Referring to the recent poll that put Alba on just 3 per cent, which would mean none of its candidates would be elected, Ms Sturgeon said it was taken at too early a stage to “rest too much on it”, but warned proindependence voters not to “gamble” with their vote and “risk jeopardising the SNP majority”.
She said she did not support Mr Salmond’s tactics to produce a super-majority of pro-independence parties at Holyrood.
“I’m a believer that we have to persuade people to support independence, win people’s trust, build confidence in independence, which I think we’ve been making progress on,” she said.
"You can’t bulldoze your way to independence and I don’t think the tone and approach of the Alba Party is likely to attract undecided former no voters. It’s more likely to put them off.”
Asked if she would be happy to share a TV debate platform with Mr Salmond, she said: “I don’t get to decide who appears. I’ll be there representing the SNP. Looking at it objectively in terms of the conditions I understand have to be met, I can’t see his party meets those conditions, but that’s a matter for the broadcasters and Ofcom.”
And on the MPS who have defected to Alba from the SNP, Ms Sturgeon said: “People make up their own mind about what party they want to be members of. I suspect Alex Salmond would have been expecting a bigger defection of elected SNP representatives to his new party.
"Kenny Macaskill has not been comfortable in the SNP for some time and he’s made his decision. He should remember though he was elected as an MP as an SNP candidate and perhaps we should all be clearer that when somebody moves party, they maybe have a duty to allow the voters to decide that.”
Ms Sturgeon reiterated that a second independence referendum would have to wait until the Covid crisis has passed – the timing of that, she said, would be for the new parliament to judge, though the World Health Organisation view on when the pandemic is over would be “part of that”.
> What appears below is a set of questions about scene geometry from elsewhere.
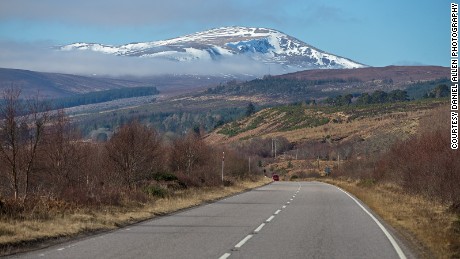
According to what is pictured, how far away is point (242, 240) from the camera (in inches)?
639

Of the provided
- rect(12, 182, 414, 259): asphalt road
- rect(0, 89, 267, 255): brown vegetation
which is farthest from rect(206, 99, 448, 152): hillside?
rect(12, 182, 414, 259): asphalt road

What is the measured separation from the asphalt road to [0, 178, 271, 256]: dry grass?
0.66 metres

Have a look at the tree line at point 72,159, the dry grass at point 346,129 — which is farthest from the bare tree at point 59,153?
the dry grass at point 346,129

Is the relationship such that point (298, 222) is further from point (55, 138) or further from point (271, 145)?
point (271, 145)

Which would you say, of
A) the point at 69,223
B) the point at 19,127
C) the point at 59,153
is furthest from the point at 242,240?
the point at 59,153

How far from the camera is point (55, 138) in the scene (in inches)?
1453

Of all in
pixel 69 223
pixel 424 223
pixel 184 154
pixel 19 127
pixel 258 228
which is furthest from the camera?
pixel 184 154

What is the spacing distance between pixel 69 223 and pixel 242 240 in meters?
5.37

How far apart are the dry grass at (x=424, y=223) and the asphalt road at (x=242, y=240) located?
0.59m

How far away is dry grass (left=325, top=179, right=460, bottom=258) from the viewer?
1478cm

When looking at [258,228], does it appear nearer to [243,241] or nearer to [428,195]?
[243,241]

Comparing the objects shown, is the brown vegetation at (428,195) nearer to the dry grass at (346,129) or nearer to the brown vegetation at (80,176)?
the brown vegetation at (80,176)

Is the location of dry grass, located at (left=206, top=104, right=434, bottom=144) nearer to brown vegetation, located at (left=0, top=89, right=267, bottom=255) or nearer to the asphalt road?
brown vegetation, located at (left=0, top=89, right=267, bottom=255)

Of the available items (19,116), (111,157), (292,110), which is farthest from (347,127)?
(19,116)
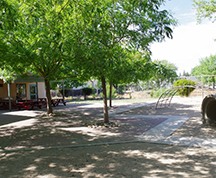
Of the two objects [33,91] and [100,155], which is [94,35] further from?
[33,91]

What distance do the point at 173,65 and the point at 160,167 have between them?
54.2m

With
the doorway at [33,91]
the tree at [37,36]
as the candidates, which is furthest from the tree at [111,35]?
the doorway at [33,91]

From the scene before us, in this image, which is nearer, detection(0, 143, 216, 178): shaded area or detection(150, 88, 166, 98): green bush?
detection(0, 143, 216, 178): shaded area

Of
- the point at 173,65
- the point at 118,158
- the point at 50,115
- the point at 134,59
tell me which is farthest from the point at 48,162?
the point at 173,65

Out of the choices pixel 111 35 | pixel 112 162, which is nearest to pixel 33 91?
pixel 111 35

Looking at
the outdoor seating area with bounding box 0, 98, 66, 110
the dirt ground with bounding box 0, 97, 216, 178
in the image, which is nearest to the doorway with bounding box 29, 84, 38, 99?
the outdoor seating area with bounding box 0, 98, 66, 110

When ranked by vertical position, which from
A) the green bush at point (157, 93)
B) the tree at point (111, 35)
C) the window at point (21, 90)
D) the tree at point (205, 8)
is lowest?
the green bush at point (157, 93)

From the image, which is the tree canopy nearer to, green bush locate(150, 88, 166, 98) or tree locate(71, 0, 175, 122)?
tree locate(71, 0, 175, 122)

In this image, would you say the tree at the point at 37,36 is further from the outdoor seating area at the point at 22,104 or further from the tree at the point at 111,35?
the outdoor seating area at the point at 22,104

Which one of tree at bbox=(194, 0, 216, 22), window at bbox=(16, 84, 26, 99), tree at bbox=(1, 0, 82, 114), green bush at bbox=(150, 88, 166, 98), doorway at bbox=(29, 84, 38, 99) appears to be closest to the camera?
tree at bbox=(1, 0, 82, 114)

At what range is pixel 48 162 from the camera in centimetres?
565

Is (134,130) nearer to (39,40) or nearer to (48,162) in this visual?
(48,162)

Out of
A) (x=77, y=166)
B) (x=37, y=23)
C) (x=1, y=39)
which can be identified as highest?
(x=37, y=23)

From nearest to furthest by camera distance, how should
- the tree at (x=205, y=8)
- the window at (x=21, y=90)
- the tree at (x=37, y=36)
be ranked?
the tree at (x=37, y=36)
the tree at (x=205, y=8)
the window at (x=21, y=90)
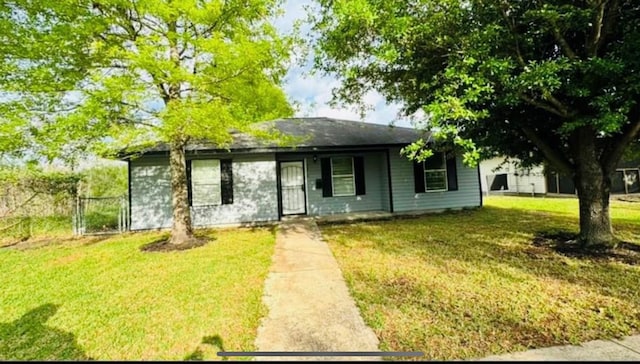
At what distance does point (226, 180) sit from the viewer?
434 inches

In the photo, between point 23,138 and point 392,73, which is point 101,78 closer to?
point 23,138

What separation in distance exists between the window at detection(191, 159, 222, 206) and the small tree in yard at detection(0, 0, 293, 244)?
353 centimetres

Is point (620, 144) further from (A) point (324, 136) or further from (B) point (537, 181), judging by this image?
(B) point (537, 181)

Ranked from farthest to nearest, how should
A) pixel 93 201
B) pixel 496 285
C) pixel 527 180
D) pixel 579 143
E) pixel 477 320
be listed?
pixel 527 180
pixel 93 201
pixel 579 143
pixel 496 285
pixel 477 320

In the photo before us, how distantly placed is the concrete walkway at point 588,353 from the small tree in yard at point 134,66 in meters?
6.12

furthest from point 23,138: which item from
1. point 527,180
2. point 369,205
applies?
point 527,180

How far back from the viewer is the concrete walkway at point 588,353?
2.67m

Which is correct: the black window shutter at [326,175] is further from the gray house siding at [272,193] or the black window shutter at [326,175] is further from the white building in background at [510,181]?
the white building in background at [510,181]

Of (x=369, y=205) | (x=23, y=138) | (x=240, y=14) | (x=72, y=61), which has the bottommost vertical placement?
(x=369, y=205)

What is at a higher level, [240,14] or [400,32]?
[240,14]

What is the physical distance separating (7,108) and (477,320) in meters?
8.60

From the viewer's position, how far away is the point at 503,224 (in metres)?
9.12

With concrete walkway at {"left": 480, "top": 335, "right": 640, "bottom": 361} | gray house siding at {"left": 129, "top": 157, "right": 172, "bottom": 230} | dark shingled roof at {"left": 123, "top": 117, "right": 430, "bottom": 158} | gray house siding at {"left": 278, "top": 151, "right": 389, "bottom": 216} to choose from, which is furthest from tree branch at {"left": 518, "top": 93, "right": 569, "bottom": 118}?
gray house siding at {"left": 129, "top": 157, "right": 172, "bottom": 230}

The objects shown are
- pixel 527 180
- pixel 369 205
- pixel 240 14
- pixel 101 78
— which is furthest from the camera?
pixel 527 180
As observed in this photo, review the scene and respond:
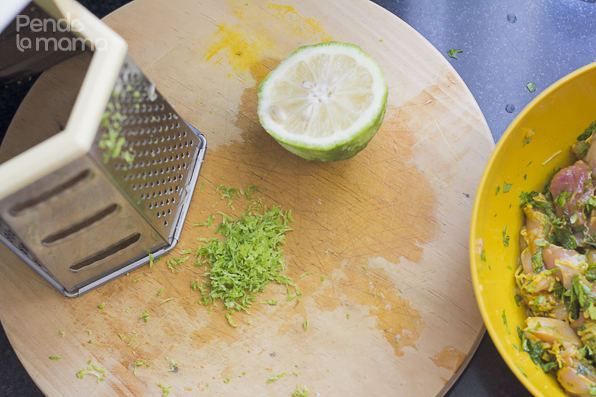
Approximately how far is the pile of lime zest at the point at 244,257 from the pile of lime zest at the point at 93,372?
59cm

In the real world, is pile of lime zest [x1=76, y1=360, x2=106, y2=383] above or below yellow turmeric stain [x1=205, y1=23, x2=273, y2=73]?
below

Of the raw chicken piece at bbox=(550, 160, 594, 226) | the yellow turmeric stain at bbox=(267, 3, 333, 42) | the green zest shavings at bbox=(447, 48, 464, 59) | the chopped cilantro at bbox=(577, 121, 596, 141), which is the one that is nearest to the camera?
the raw chicken piece at bbox=(550, 160, 594, 226)

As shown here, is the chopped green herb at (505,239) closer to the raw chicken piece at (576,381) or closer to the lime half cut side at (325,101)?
the raw chicken piece at (576,381)

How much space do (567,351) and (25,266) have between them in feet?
8.46

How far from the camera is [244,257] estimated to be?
2.12 metres

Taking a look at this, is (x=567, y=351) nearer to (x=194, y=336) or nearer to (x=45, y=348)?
(x=194, y=336)

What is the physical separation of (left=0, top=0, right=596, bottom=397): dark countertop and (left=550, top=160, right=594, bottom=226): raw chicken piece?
2.16 feet

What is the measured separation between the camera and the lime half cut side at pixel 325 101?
1962 mm

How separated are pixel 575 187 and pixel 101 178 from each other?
6.81 feet

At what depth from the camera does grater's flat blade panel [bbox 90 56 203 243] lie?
1.67 m

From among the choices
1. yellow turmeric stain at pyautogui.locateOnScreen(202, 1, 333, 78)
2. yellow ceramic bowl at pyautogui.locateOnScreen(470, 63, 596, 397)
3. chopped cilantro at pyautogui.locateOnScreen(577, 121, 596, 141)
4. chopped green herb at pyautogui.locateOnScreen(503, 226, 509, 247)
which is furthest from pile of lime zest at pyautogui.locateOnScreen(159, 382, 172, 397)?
chopped cilantro at pyautogui.locateOnScreen(577, 121, 596, 141)

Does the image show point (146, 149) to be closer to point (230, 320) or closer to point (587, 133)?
point (230, 320)

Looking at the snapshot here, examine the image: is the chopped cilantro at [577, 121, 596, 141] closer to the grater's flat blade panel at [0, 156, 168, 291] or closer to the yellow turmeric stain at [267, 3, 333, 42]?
the yellow turmeric stain at [267, 3, 333, 42]

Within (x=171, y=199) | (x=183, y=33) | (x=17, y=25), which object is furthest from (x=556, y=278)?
(x=17, y=25)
She said: “As we come out of the crisis, recovery is not a neutral concept. What kind of country you want to recover to involves values-based judgements and involves making the right policy choices and that’s where the question of where decisionmaking powers lies becomes important, and in that context the question and decision about independence becomes important, but for as long as necessary my focus will be on getting the country through the Covid crisis.”
However, the First Minister admitted the SNP as a party had begun the “work and preparation” on a second referendum, though the government focus was on Covid.
She also said there was no reason to change the form of question in any new vote on independence and it should remain a Yes or No choice.
“We used the question in 2014,” she said.
“I have not heard from anyone, apart from politicians with a vested interest, that it wasn’t intelligible and understandable, so I don’t see why we wouldn’t use the question again, and the onus must be on those arguing something different to make that case.”
She added: “I don’t see independence as leaving somewhere. We’re not going anywhere, we’re just changing our relationship with the rest of UK and British isles.”